Ce mollusque bivalve protégé, de couleur argentée dorée, a des dimensions variant de 10 cm pour les jeunes, à plus de 25 cm pour les adultes, et peut peser plusieurs kilos. Il détient le record d’être le plus grand des mollusques perliers, produisant par conséquent des perles très grandes avec une couche de nacre supérieure à toutes les autres.
La première phase de la culture de la Pinctada Maxima consiste en la pêche des mollusques sauvages. Après la pêche, les coquilles sont sélectionnées, nettoyées et triées : la taille minimale autorisée est de 120 mm.
La deuxième phase est l’implantation du noyau qui commence en mai ou juin et se termine en septembre. L’opération nécessite une grande expérience et habileté. On coupe une partie du manteau, qui est le tissu charnu adhérant à la surface interne de la coquille d’un mollusque donneur destiné au sacrifice, puis cette particule est implantée dans un mollusque choisi pour former la perle, en insérant à côté un noyau de nacre sphérique et poli. Les cellules de la partie du manteau commencent à se reproduire formant un sac perlier qui enveloppe le noyau. Autour de celui-ci, des couches de nacre irisée, appelée nacre, commencent à se déposer : la perle cultivée commence son développement.
Pendant les deux mois suivants, l’huître est régulièrement retournée sur elle-même afin que la perle se développe de manière régulière.
Pendant environ deux ans de culture, la coquille est nettoyée des incrustations marines, afin d’éviter tout dommage au mollusque.
La température est très importante pour la formation de la perle, la température idéale se situant entre 20 et 22 degrés. Plus la température est élevée, plus il est probable que la perle devienne grande, sacrifiant parfois toutefois l’orient, la couche de cristaux d’aragonite qui donne à l’œil humain la brillance et l’effet miroir qui confèrent à la perle sa valeur ajoutée. En effet, la période la plus propice à la récolte est la saison froide, d’avril à octobre, afin que la perle ait une couche plus lumineuse en surface.

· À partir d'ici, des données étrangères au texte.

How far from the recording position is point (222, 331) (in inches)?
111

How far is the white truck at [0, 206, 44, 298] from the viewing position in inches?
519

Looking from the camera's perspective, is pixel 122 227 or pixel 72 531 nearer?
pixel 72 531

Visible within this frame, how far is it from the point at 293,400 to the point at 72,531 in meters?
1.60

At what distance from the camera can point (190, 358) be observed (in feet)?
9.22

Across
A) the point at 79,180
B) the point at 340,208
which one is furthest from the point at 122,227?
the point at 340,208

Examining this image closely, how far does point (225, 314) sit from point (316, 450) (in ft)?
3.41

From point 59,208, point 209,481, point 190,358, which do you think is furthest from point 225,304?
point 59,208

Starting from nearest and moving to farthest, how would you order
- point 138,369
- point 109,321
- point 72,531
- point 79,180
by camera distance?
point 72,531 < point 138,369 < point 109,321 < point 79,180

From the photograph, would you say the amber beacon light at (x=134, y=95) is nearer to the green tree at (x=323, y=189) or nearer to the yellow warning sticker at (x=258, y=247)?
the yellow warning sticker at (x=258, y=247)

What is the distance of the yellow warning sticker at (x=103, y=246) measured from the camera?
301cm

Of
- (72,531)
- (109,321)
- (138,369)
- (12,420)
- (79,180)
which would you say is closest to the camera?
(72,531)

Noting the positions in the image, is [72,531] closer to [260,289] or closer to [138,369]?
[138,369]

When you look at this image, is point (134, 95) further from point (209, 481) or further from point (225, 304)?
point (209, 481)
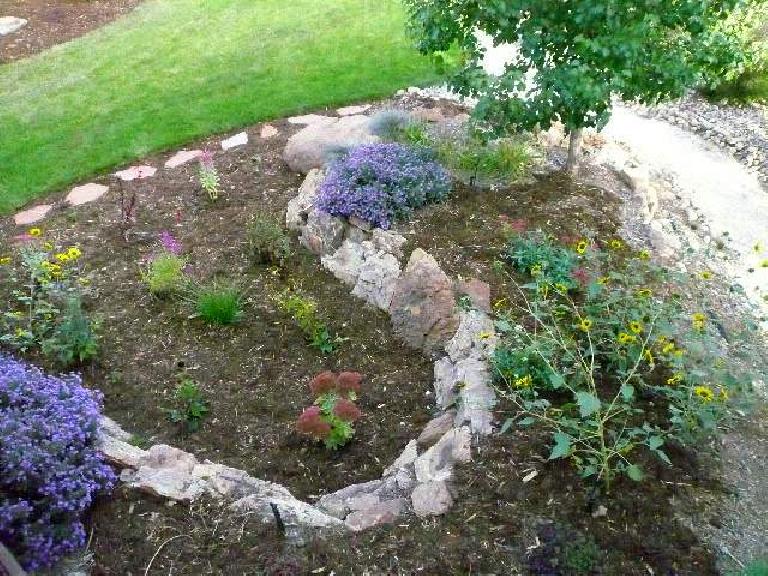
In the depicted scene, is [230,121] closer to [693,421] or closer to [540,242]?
[540,242]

Chaque année, des millions d’huîtres sont cultivées, mais seule une très faible proportion peut être destinée au marché. Les perles ne peuvent pas être considérées comme un produit de masse obtenu par un procédé industriel. Outre les agents atmosphériques, les parasites et certains types de plancton qui réduisent l’oxygène dans l’eau de la baie en étouffant les huîtres, à la fin de la période de culture, on trouve des perles trop imparfaites, trop défectueuses pour être considérées comme des bijoux. Sachez que seulement 30 % pourront être utilisées et seulement 2 ou 3 d’entre elles seront des spécimens parfaits.
Après la récolte, les perles sont lavées, calibrées, triées selon les catégories, pesées en momme (unité de mesure japonaise utilisée pour les perles et équivalente à 3,75 grammes) puis vendues aux enchères.